## [Exercise description]
Return, exactly as written, all lines from the line containing "55度/500ml | 900 | 900 |" to the end of the entries below, with both ends included.

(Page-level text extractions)
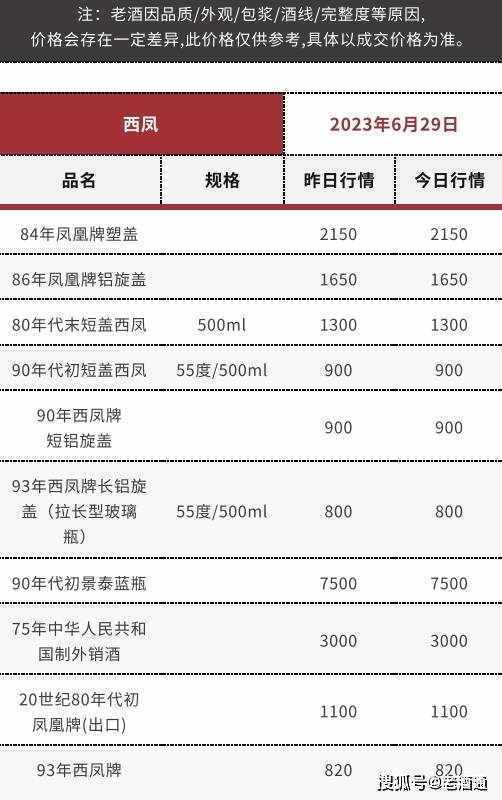 注：老酒因品质/外观/包浆/酒线/完整度等原因，价格会存在一定差异,此价格仅供参考,具体以成交价格为准。

| 西凤 |  | 2023年6月29日 |  |
|---|---|---|---|
| 品名 | 规格 | 昨日行情 | 今日行情 |
| 84年凤凰牌塑盖 |  | 2150 | 2150 |
| 86年凤凰牌铝旋盖 |  | 1650 | 1650 |
| 80年代末短盖西凤 | 500ml | 1300 | 1300 |
| 90年代初短盖西凤 | 55度/500ml | 900 | 900 |
| 90年西凤牌短铝旋盖 |  | 900 | 900 |
| 93年西凤牌长铝旋盖（拉长型玻璃瓶） | 55度/500ml | 800 | 800 |
| 90年代初景泰蓝瓶 |  | 7500 | 7500 |
| 75年中华人民共和国制外销酒 |  | 3000 | 3000 |
| 20世纪80年代初凤凰牌(出口) |  | 1100 | 1100 |
| 93年西凤牌 |  | 820 | 820 |

搜狐号@老酒通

## [Exercise answer]
| 90年代初短盖西凤 | 55度/500ml | 900 | 900 |
| 90年西凤牌短铝旋盖 |  | 900 | 900 |
| 93年西凤牌长铝旋盖（拉长型玻璃瓶） | 55度/500ml | 800 | 800 |
| 90年代初景泰蓝瓶 |  | 7500 | 7500 |
| 75年中华人民共和国制外销酒 |  | 3000 | 3000 |
| 20世纪80年代初凤凰牌(出口) |  | 1100 | 1100 |
| 93年西凤牌 |  | 820 | 820 |

搜狐号@老酒通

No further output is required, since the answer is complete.